| Aim of the exercise |
The pictures do not go in the copy. Reproduce the rest of the entries exactly.

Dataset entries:
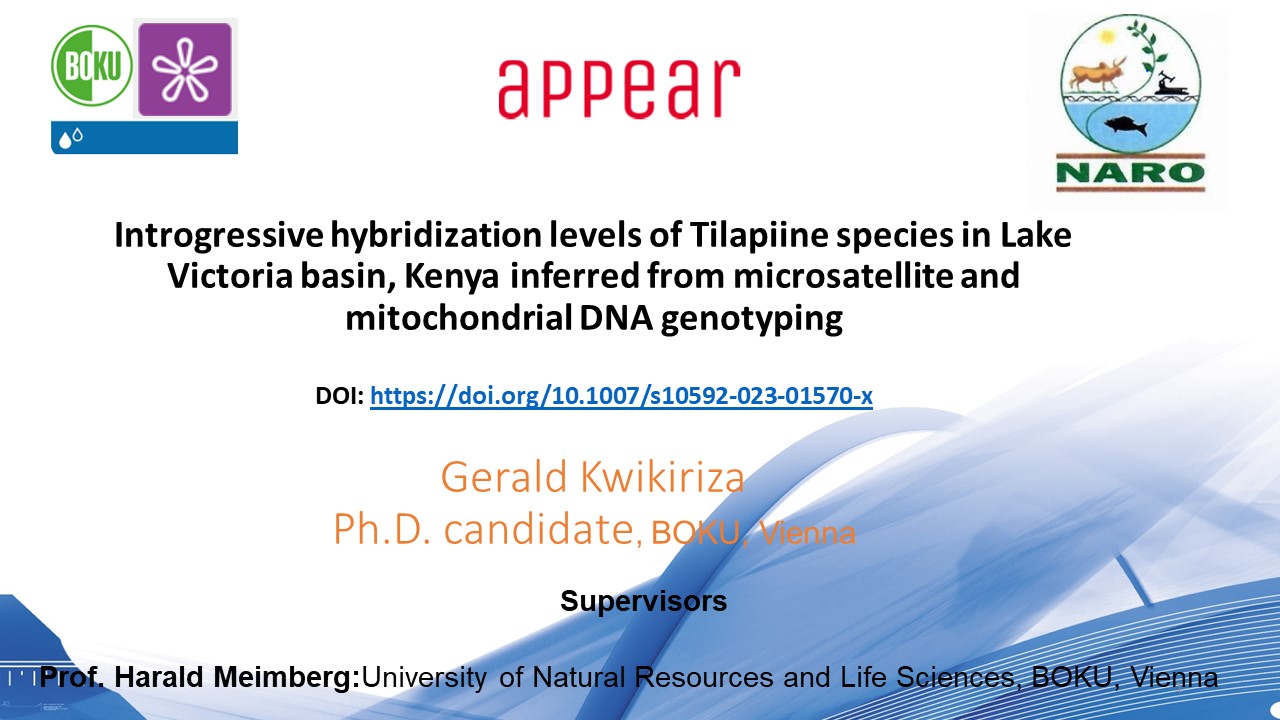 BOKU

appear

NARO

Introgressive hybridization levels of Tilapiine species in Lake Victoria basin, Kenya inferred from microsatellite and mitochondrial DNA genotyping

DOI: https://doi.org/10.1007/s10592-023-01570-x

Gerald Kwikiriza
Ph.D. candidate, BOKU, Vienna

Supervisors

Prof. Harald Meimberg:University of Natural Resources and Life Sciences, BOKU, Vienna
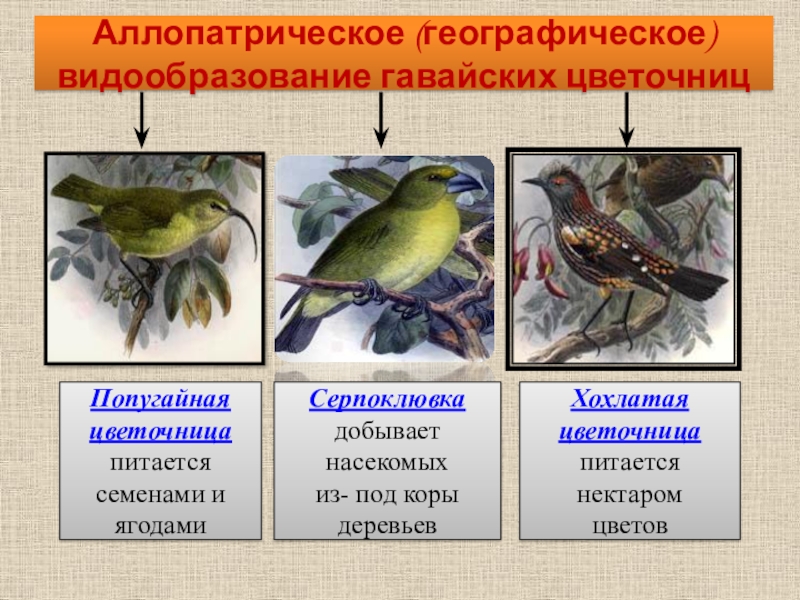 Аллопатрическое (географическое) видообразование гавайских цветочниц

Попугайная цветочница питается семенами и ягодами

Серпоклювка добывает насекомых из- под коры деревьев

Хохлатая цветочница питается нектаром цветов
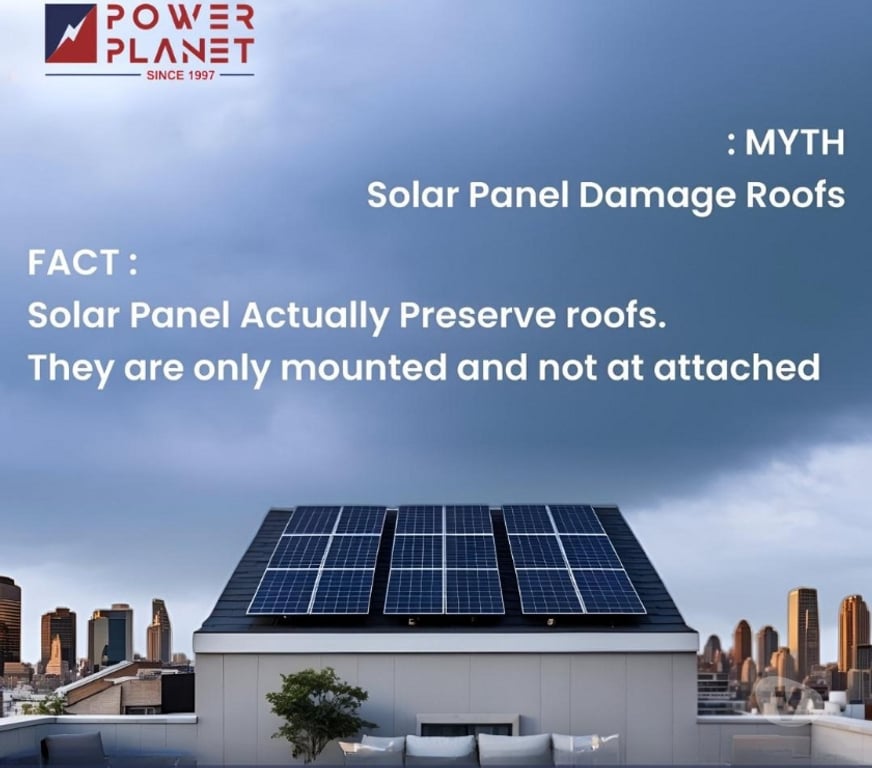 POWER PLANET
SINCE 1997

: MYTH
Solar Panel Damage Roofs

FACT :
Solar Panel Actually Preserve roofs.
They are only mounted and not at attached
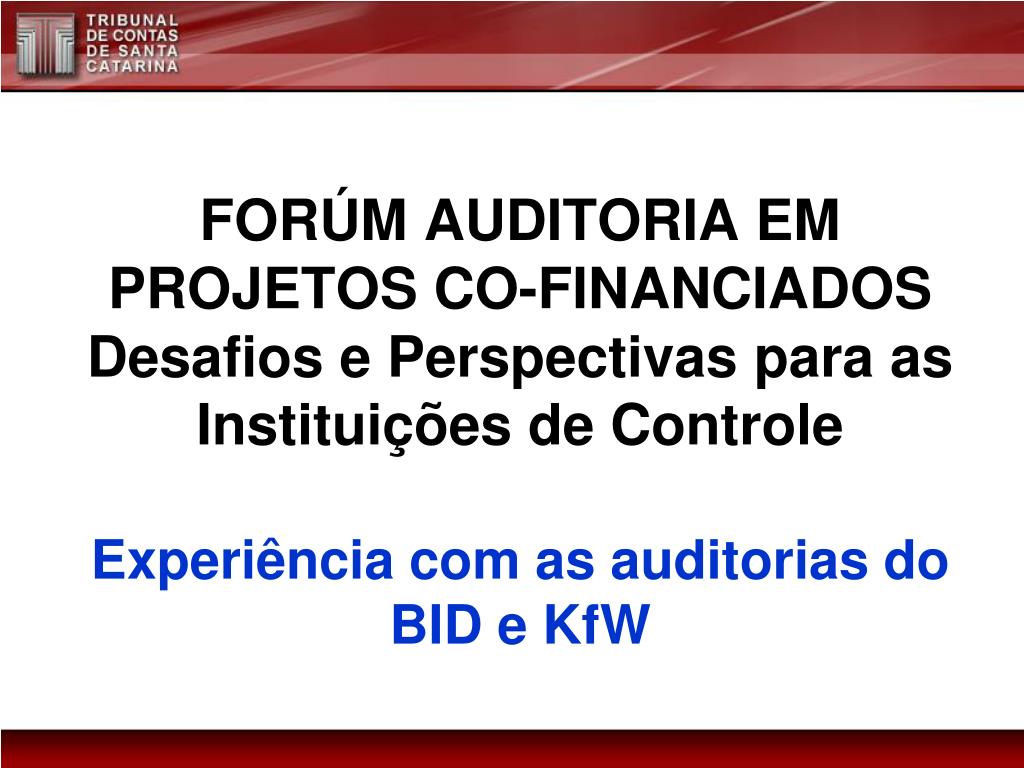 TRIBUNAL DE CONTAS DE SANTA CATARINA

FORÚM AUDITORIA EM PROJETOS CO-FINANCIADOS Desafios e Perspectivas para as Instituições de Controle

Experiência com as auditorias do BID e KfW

| Exercise output |
 BOKU

appear

NARO

Introgressive hybridization levels of Tilapiine species in Lake Victoria basin, Kenya inferred from microsatellite and mitochondrial DNA genotyping

DOI: https://doi.org/10.1007/s10592-023-01570-x

Gerald Kwikiriza
Ph.D. candidate, BOKU, Vienna

Supervisors

Prof. Harald Meimberg:University of Natural Resources and Life Sciences, BOKU, Vienna
 Аллопатрическое (географическое) видообразование гавайских цветочниц

Попугайная цветочница питается семенами и ягодами

Серпоклювка добывает насекомых из- под коры деревьев

Хохлатая цветочница питается нектаром цветов
 POWER PLANET
SINCE 1997

: MYTH
Solar Panel Damage Roofs

FACT :
Solar Panel Actually Preserve roofs.
They are only mounted and not at attached
 TRIBUNAL DE CONTAS DE SANTA CATARINA

FORÚM AUDITORIA EM PROJETOS CO-FINANCIADOS Desafios e Perspectivas para as Instituições de Controle

Experiência com as auditorias do BID e KfW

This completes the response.